Your own character Daryl Dixon is at least well voiced by his TV actor Norman Reedus. The narrative starts with him split up from his brother Merle (star Michael Rooker, who phones this performance in from another continent, but at least doesn’t appear much). The pair reunite, split up again and get together once more in time for an abruptly appearing credits. That’s ostensibly the entire game’s emotional arc.
The game does also look quite good in parts with some impressively grim looking zombies that can be fairly intimidating when chasing you down in great hordes. Plus the lighting and environments all feel reasonably up to date in terms of graphical fidelity. But, those environments are sparsely furnished and don’t at all feel as if they exist in a world where people truly lived.
As for the enemy AI it's riddled with bugs, favourites including noticing you within a building, coming through to the other side of a door and then knocking against it trying to get back out, as well as rigid “jump scare” moments where they’re forced to grapple you when you pass a certain point, even if you’ve noticed them and stepped backward.
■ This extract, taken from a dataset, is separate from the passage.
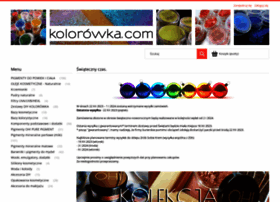 kolorowka.com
The latter causes the games to force the zombies to rapidly and without any further animation rush toward you at mach speed to finish their grab.
Worst of all, the developers made a strange choice about how to show off that your character is exhausted from the exertion of running. Visual sweat will start dripping down the top and sides of the screen as if emulating his moistened brow; it’s disgusting and happens every time you run anywhere. And of course it's total nonsense - FPS games are supposed to look through the eyes of the protagonist, not their forehead.
The Walking Dead: Survival Instinct is a shame, not just for it’s own failings as a game, but as a mark on the franchise and licensed games as a whole. It is unworthy of your time and especially so at the full price that it demands.